Too many people live with too much input. Someone’s always talking away in their ears as if they’re living in a metaverse created by Mark Suckerburger.

Spiritual experiences happen when there’s more silence. The new gym I just joined has a sauna.

I sit in there some mornings with sweat pouring out of me. It feels incredible. I can just live in the present and forget the material world for 20 minutes.

You even meet strange people. Yesterday I spoke to an IT executive.

He told me how his employer is dumb and he instructs his direct reports to say “I love my job, I love my job, I love my job” at the start of every meeting. It’s supposed to be a joke but it’s actually the truth, too.

The next challenge for me is to attend a silent retreat. I know I’ll regret not going if I don’t go and check out what all the fuss is about.

Silence is powerful.

Going back to childhood to discover the future

Our childhoods hold many gold nuggets.

I regret giving up playing the drums all those years ago. I’m about to start playing again for fun. I gave up swimming too.

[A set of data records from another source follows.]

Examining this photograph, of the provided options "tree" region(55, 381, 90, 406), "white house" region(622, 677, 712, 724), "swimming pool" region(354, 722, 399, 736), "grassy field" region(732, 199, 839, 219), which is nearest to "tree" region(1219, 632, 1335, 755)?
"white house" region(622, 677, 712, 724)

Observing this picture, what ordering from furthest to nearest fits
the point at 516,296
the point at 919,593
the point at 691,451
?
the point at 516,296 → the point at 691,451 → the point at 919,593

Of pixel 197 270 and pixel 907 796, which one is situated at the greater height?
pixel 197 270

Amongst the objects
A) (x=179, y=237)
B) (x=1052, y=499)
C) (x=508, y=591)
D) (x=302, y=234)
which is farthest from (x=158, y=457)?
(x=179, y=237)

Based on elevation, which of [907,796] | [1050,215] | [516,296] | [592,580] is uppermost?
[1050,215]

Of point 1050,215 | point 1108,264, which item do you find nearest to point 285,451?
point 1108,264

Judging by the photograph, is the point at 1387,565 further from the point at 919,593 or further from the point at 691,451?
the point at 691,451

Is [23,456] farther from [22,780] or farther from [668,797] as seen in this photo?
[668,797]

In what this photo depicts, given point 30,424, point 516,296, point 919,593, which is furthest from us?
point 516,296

Soon I’m booked in to take my daughter to swimming classes and learn to swim again. There’s something about reliving your childhood that’s so powerful, I can’t explain.

It’s one reason to have kids. Watching them grow up is a way to be a kid again without feeling guilty or looking weird. And I’m a big kid at heart.

Search your childhood for answers to the future.

Stop focusing on the way things should be

Life didn’t work out for me as I had planned it.

This led to a few regrets until I realized it’s better to live life based on the ways things are than how you insist they should be.

An unpredictable future provides more uncertainty and makes things interesting. Wanting everything to go your way and be predictable is the real societal epidemic. Just let the chips land where they fall.

Then deal with the hand you’re dealt the best you can.

Focus on lifestyle above all else

Many people live and make money to secretly achieve other people’s goals.

  • What their parents want
  • What they think will impress friends
  • What they think will attract successful people into their lives

This is living in the external. I prefer to live in reverse. I focus on creating a lifestyle that matches what I want and I reject any interference from societal standards or influences.

Sure, I live in a house that looks boring from the outside. But I live there because I want to, not to look flashy and show off. I drive an 8 year old piece of crap Honda.

It still works and gets me around. I don’t have to stress about parking or scratches because the car is too old. I blend right in. People assume I’m poor and that’s the way I like it.

Often the wealthiest people have the worst-looking homes and cars.

Took me 20 years to learn that hard lesson. But when you don’t need to accumulate so much junk, you can invest in a lifestyle full of freedom and things you want to do.

Instead of a life of debt where you’re forced to do work you hate to pay off the debt and continue to look rich.

Time freedom is the ultimate success in life.

They’re all the weird things I’m doing to avoid regrets at 106. Looks like I’m going to be around for a hundred or so more years so let’s get comfortable and focus on regret minimization.